Added the first Boom Box to the initial Gilby level, which uncovered a bug in the movement. Fixed that, but then I realised I had another problem: I was going to have the Gilby rooms unlock sequentially, regardless of which door you came through, but it dawned on me that you could leave some paint behind and then never get back to collect it, so that’s not going to work. They’ll have to be tied to specific doors. That’s going to make the difficulty ramp a bit tricky; the player might hit them in any order. Bugger.
One of the mini-games in Lumo was loosely based on Devil Dice. You stood on a rotating cube, and had to match the face colour to a spot on the ground, within a time limit. I always liked that, so today I remade it.
Like the first game, you have to stand on it to activate it. I’d purposefully avoided that up to now; I’ve not worried about restricting myself to using one button in this game, so there’s been no need to go back to that mechanic. Makes this a bit of a throwback, but it works.

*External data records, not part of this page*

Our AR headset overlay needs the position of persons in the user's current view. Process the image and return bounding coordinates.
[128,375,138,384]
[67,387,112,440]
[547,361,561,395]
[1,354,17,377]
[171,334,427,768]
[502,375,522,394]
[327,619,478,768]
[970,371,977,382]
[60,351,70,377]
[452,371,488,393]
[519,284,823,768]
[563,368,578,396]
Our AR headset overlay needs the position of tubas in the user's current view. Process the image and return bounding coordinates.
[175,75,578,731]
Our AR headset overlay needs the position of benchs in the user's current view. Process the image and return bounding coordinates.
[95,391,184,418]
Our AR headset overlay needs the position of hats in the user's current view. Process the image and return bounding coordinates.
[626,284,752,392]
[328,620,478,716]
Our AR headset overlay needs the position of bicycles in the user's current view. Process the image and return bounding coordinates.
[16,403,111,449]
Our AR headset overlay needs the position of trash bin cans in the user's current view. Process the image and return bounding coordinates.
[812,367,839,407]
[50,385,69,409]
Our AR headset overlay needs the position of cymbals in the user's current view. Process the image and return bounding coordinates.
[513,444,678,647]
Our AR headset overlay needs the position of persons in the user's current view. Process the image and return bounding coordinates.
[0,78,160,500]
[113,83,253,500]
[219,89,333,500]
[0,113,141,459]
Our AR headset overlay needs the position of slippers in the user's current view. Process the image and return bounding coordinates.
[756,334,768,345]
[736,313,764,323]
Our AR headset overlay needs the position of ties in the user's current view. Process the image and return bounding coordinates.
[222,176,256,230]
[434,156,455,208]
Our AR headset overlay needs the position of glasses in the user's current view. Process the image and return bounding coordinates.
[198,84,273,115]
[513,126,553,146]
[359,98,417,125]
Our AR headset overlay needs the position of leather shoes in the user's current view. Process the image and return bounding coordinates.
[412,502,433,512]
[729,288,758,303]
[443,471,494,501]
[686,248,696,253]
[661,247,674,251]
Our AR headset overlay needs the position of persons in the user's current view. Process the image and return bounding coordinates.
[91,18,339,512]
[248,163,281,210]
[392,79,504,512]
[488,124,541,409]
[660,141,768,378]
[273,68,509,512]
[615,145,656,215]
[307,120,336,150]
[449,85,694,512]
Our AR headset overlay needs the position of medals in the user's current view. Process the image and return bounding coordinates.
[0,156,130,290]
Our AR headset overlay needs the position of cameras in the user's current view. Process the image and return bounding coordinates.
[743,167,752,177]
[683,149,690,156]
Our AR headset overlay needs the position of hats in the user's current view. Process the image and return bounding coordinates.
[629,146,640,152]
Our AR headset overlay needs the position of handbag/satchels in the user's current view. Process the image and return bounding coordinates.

The maths properly fried my brain though – it’s more complicated than the first game, the camera can be facing any direction – so I cheated. I’m using a second, dynamically spawned actor, as a pivot for the rotations. Reduces the problem to a simpler lerp…
Veeeery nearly finished with the Rotating Cube. I just have the player animations left to add.
For lolz, I used the same layout as the final challenge in the first game, except this time you have to do it four times, matching a colour in each corner. I think I’ll use it one more time in Nu-Antesher, to unlock a Gilby room.
Quite tempted to do an entire Saturday Night Fever floor, but that’d probably have fit better in Moonbas…
My little home server popped. So much for the 100 pound AliExpress mini-computer! I was hoping to drop my laptop in to replace it, but after a few hours of faff, I had to give up. Either the Eero wasn’t port-forwarding traffic to it, or the laptop was dropping the packets, I couldn’t work out which. Have ordered a new PC, but that’s a few days away, which means I’m without source control until it arrives. I’m riding bareback…
I did get the player animations in for the Rotating Cube, but there seems to be an issue with everything I import onto the Player Character’s skeleton since the engine upgrade; the left foot is twisted. Need to work out a way to fix those, in editor.
A job for another day… Today’s been rubbish.
Thought I’d try the Switch version, docked, on the Big Telly, and whoah… that was a lot slower than handheld. Took a lot of fiddling with console variables, but I think I’ve got something reasonable. I can’t get full 1080p resolution, so it’s upscaling from 1340x756, and I had to drop to FXAA
antialiasing, but the results are about as good as I think I’m going to get. There’s a bit of light bleed between the walls and the floor, which doesn’t look great, but it’s mostly 30 frames-per-second, or above. It might be worth dropping handheld mode down to FXAA
as well. It might claw back a few more frames…
Added a new room, with a black hole that blows you about.
And I put the Rotating Cube into Nu-Antesher.
Also heard from the publisher this afternoon; there’s talk of a Collector’s Edition (oooh!) and we’re going to pin-the-tail on a date to announce the game. Finally! (Not that it’s the world’s best kept secret, at this point, but it’ll be nice to be able to Blog about it on the website…)
Added the final two interactive bits to Nu-Antesher, removed one of the areas I wasn’t using, and added in some vertical columns with paint on. All it needs are the Gilby rooms, to hook up the doors, and it’s done.
I also added a little save icon that flashes up on-screen to let you know there’s disc activity (iirc, this is a requirement on console), but er, it looks like a visual glitch. My save game is 2.8KB atm, so it’s basically on-screen for a frame before disappearing. I’ve stuck a 100ms delay on it for now, but I think I’ll end up swapping out the cassette icon for a spinning throbber. That might look less like something’s broken…
It was worth adding because it made me think a bit harder about how I’m saving the game. This morning, it was doing the same thing as the first game; saving as you move between rooms. But I’ve got larger rooms, with more events in, so I’m being a bit more aggressive, and saving as soon as an inventory item, or zone event happens.
And I think I’ll have the “Warp To Hub” button active on the pause screen, all the time. It does risk people walking through empty rooms a few times, but that’s probably offset by the freedom.